いやまぁ、個人的には、セカイ系の定義はよくわからないんですけど。
セカイ系というよりは、古き良きボーイ・ミーツ・ガールであると言い切ってしまったほうが潔くてわかりやすくて好きなんですが。
陽菜ルートは先に挙げた2ルートの伏線が光り、ラストはキャラクターそれぞれがそれぞれの方法で陽菜のもとに向かう帆高を援護して行きます。
ここの疾走感と連帯感はやはり映像になっても光りますね。帆高が須賀に拳銃を向けるシーン、バックで流れるボーカル曲は思わず手に力が入ってしまいます。
ゲームではI'veサウンドがガンガンに泣かせに来てましたけど、映画本編ではRADWINPSがこれでもかってぐらいにパワープレイしてきましたよね。あれはあれですごい。
しかし、「子どもたちだけでの社会に対する逃避」。今回は警察という明確な「社会」が敵として描かれていましたが、この逃避というテーマは外せませんよね。
ここが安直に「戦い」とならない部分に、00年代っぽさがにじみ出ているような気がしてならないんですよ。そうなんですよ、主人公は決して強くないんですよ。無力なんですよ、戦えないんですよ、とりあえず逃げ出すもんなんですよ。最近の主人公は強すぎる。
逃げて、逃げて、逃げた上で、「逃げちゃだめだ」「なんとかしないと」。このプロセスが重要なんですよ。端折り気味だとはいえ、よくそのプロセスをなぞってくれました。ここ大事。テストに出ます。
だって、帆高は島をほとんどなんとなくで逃げ出してますからね。まぁ、行動力はそれなりにあるのでしょうが。
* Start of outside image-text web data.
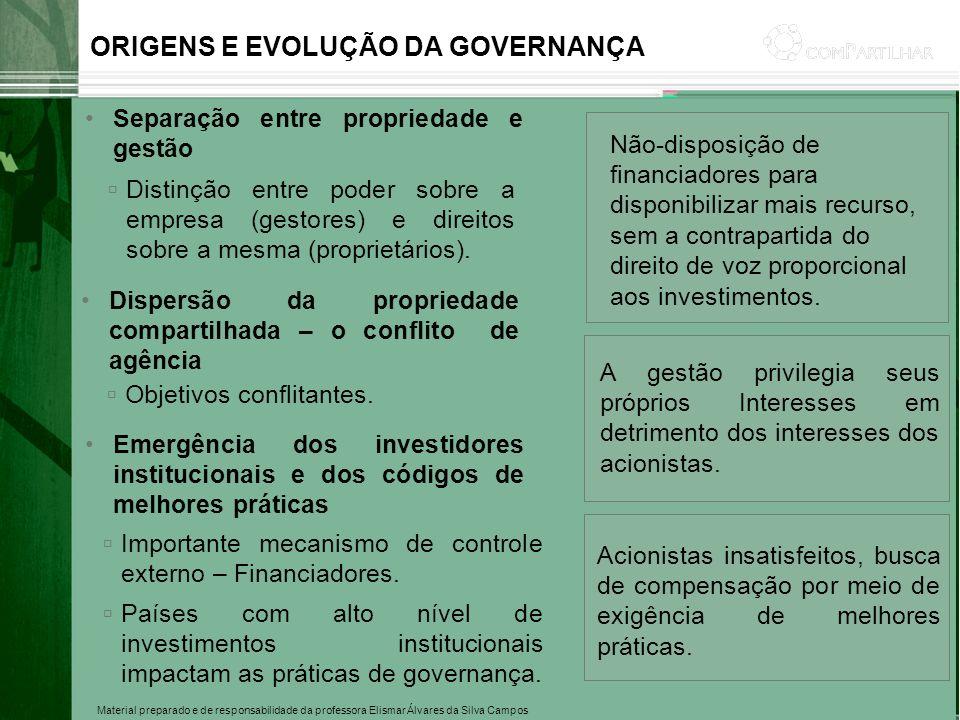 ORIGENS E EVOLUÇÃO DA GOVERNANÇA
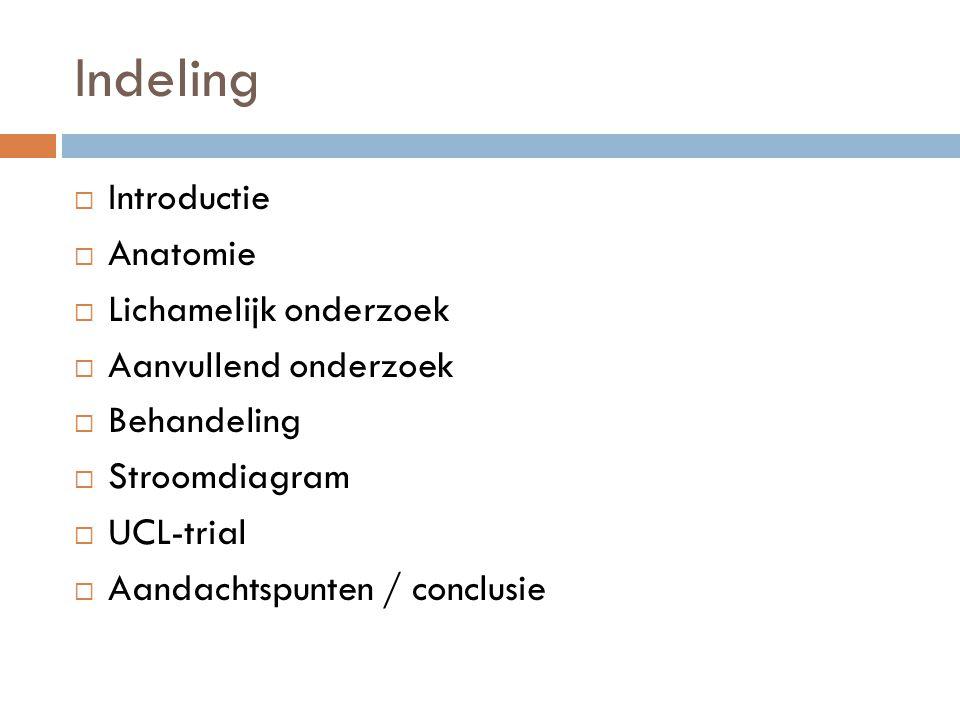 Indeling  Introductie  Anatomie  Lichamelijk onderzoek  Aanvullend onderzoek  Behandeling  Stroomdiagram  UCL-trial  Aandachtspunten / conclus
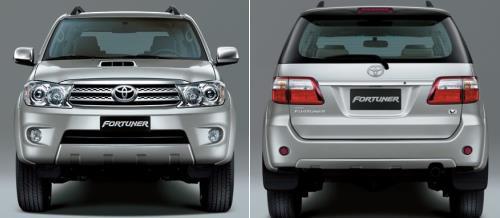 Toyota Fortuner India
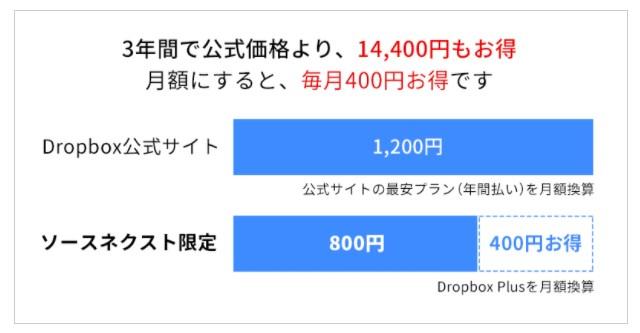 Dropbox Plus - 2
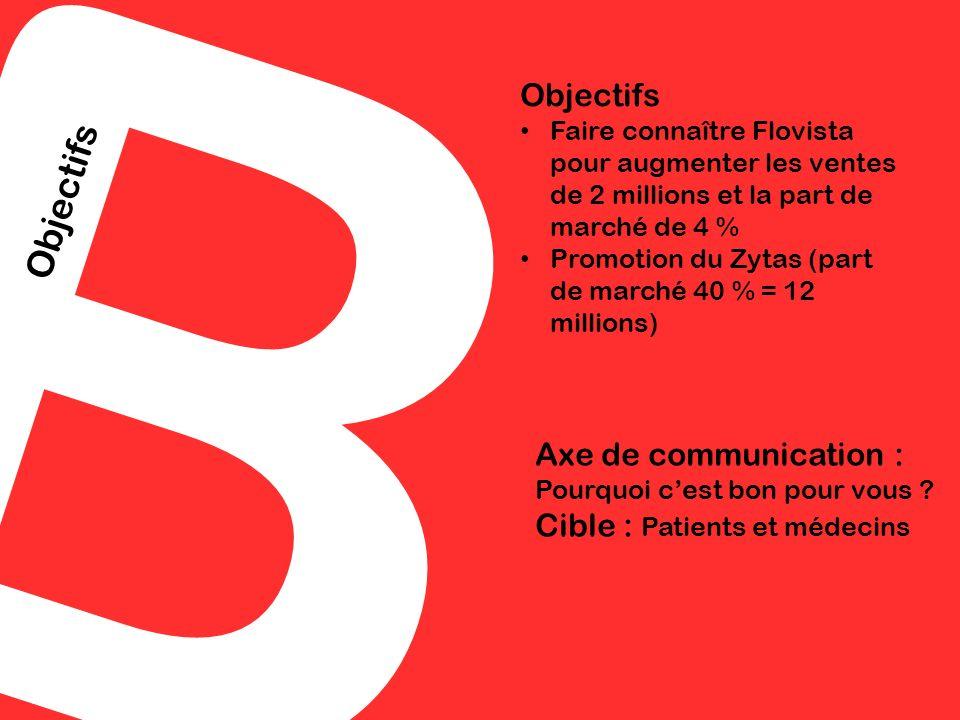 B Objectifs Faire connaître Flovista pour augmenter les ventes de 2 millions et la part de marché de 4 % Promotion du Zytas (part de marché 40 % = 12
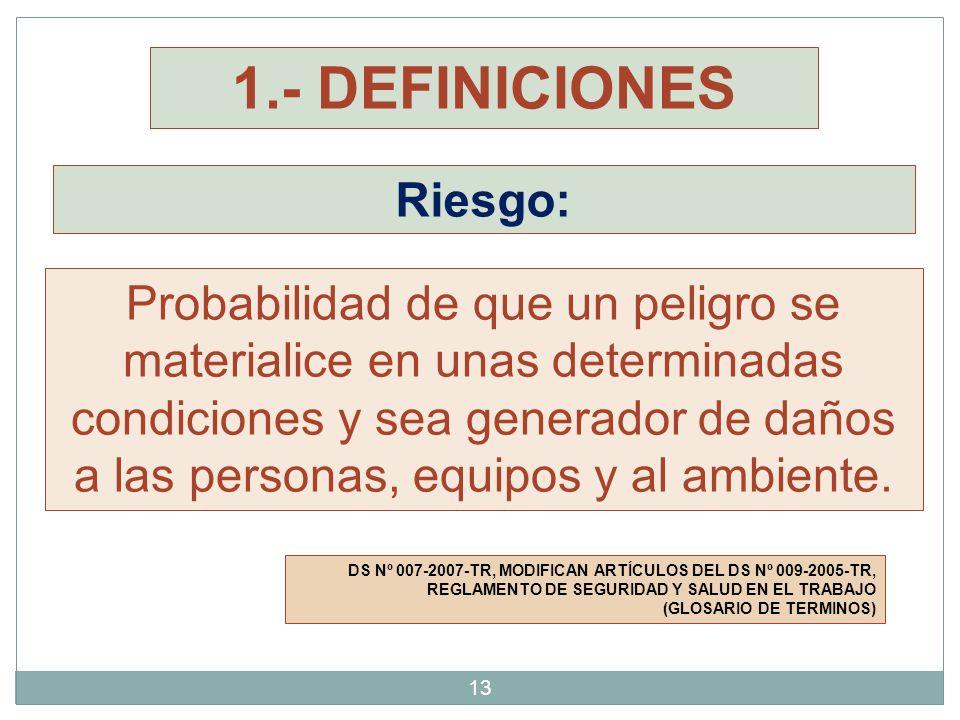 Riesgo: DS Nº 007-2007-TR, MODIFICAN ARTÍCULOS DEL DS Nº 009-2005-TR, REGLAMENTO DE SEGURIDAD Y SALUD EN EL TRABAJO (GLOSARIO DE TERMINOS) Probabilidad de que un peligro se materialice en unas determinadas condiciones y sea generador de daños a las personas, equipos y al ambiente.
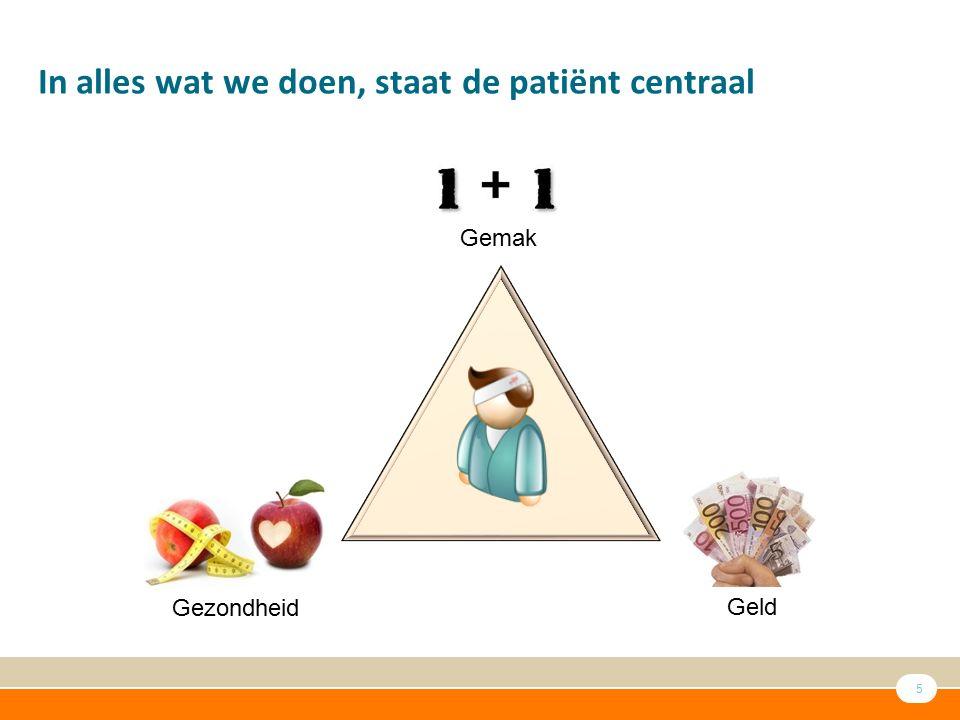 5 In alles wat we doen, staat de patiënt centraal Gezondheid Geld Gemak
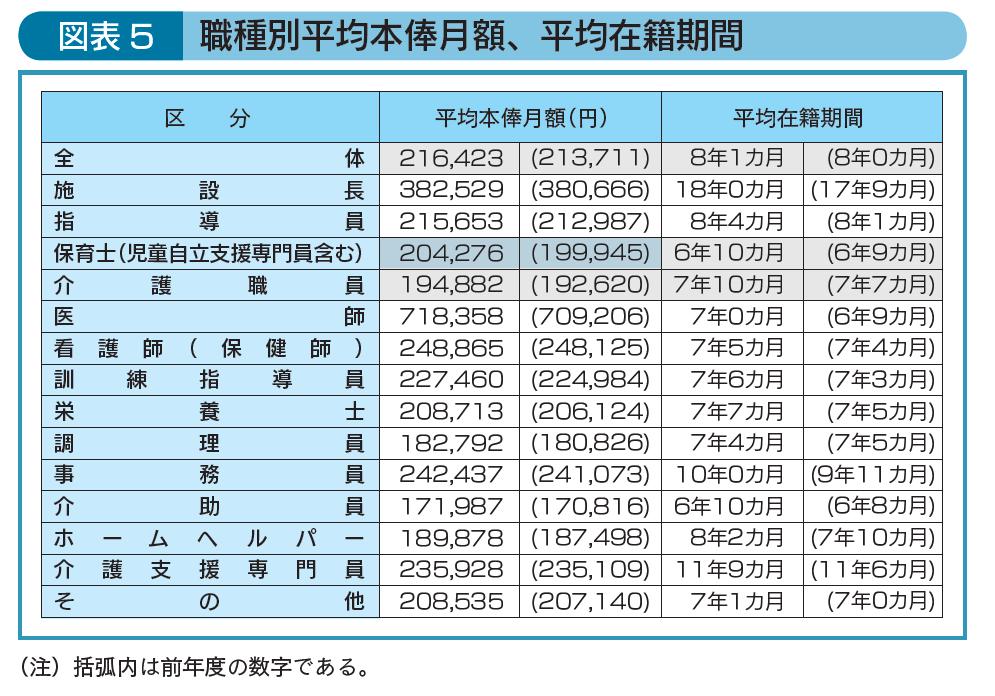 職種別平均本俸月額、平均在籍期間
惜しむらくは、古のオタクでないと、ここのところのプロセスの理解が及ばない点でしょうか。ゲームをやっている人間ならともかく、先に挙げたセカイ系に触れていた人間でなければ、帆高はただの考えなし、行動に説得力がない。登場人物の考えが読めない。となってしまい、「泣けない」「退屈」などという不評を買っているのだと思うのです。
話がずれ気味なので、内容に話を戻します。
映画本編のラストは、セカイ系のキャラクター…要するに主人公とヒロインの中ではハッピーエンドで幕を閉じます。世界はもともと狂っている。世界のつくりを変えたのは2人のせいじゃない。と周りの大人達が言う中で、本人(帆高)は、やっぱり僕らは世界のつくりを変えてしまったとまとめています。
それが自己への戒めなのか、それともキャラクターと世界との認識の差で発せられた言葉なのかは想像がつきませんが、とりあえずトゥルーエンドがめでたしめでたしで終わるのは救いがあって私としてはとても喜ばしい限りです。
そりゃ、視線を広げれば、止まない雨、水没した東京なんて問題山積みですし、そもそもこの状況であれば、メモオフシリーズはすべからくバッドエンド一直線になってしまうことは百も承知なのですが、まぁ、そこまで視線を広げることは必要ないでしょう。これはセカイ系の話なんですから。
ここらへんの意識の差に、オタクか、一般人かの差が見て取れる気がしなくもないです。
そう、つらつら長々と書き連ねてきましたが、天気の子は古いんです。
その古さが、今の社会に、価値観に、エンタメの流行りに合わないこともあるかもしれません。
ですが個人的に、
古き良きボーイ・ミーツ・ガールを現代風に書き直し、
お約束の展開を守った上で、
一人の少女を優先した身勝手な感情と、
引き起こしたことに対して「大丈夫」と言い切れる強さを演出した「天気の子」。
とても、楽しませてもらいました。
- 最後に
皆さんわかってると思いますけど、原作ゲームなんてないですよ。(唐突に冷静になる)
…KIDかアルケミストぐらいが息を吹き返して作ってくれませんかね。
いや、息を吹き返すならminoriがベストですが。
茶番を続けて書き記した天気の子の感想でしたが。
私の1枚…というより、200枚ぐらい上手のブログがありますので、ぜひそちらもご覧ください。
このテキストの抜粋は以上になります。